**Requirement:** Copy out the lines of the source records from the one containing "Selecting from" through the end of the records, inclusive.

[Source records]
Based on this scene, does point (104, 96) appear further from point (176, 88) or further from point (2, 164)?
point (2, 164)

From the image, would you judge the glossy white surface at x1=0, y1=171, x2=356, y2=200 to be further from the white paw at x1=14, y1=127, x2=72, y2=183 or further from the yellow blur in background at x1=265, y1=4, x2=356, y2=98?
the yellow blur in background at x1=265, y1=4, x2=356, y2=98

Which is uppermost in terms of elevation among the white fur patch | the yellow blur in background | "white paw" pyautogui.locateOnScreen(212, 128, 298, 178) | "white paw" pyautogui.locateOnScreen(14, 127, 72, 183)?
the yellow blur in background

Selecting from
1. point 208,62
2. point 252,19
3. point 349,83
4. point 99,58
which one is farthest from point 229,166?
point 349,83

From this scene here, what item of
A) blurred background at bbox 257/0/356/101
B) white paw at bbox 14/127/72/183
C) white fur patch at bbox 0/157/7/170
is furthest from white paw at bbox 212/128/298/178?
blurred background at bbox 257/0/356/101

**Problem solution:**
Selecting from
1. point 208,62
2. point 252,19
3. point 349,83
4. point 99,58
which one is farthest from point 229,166?
point 349,83

From this scene here, what item of
A) blurred background at bbox 257/0/356/101
B) white paw at bbox 14/127/72/183
C) white fur patch at bbox 0/157/7/170
is furthest from white paw at bbox 212/128/298/178?
blurred background at bbox 257/0/356/101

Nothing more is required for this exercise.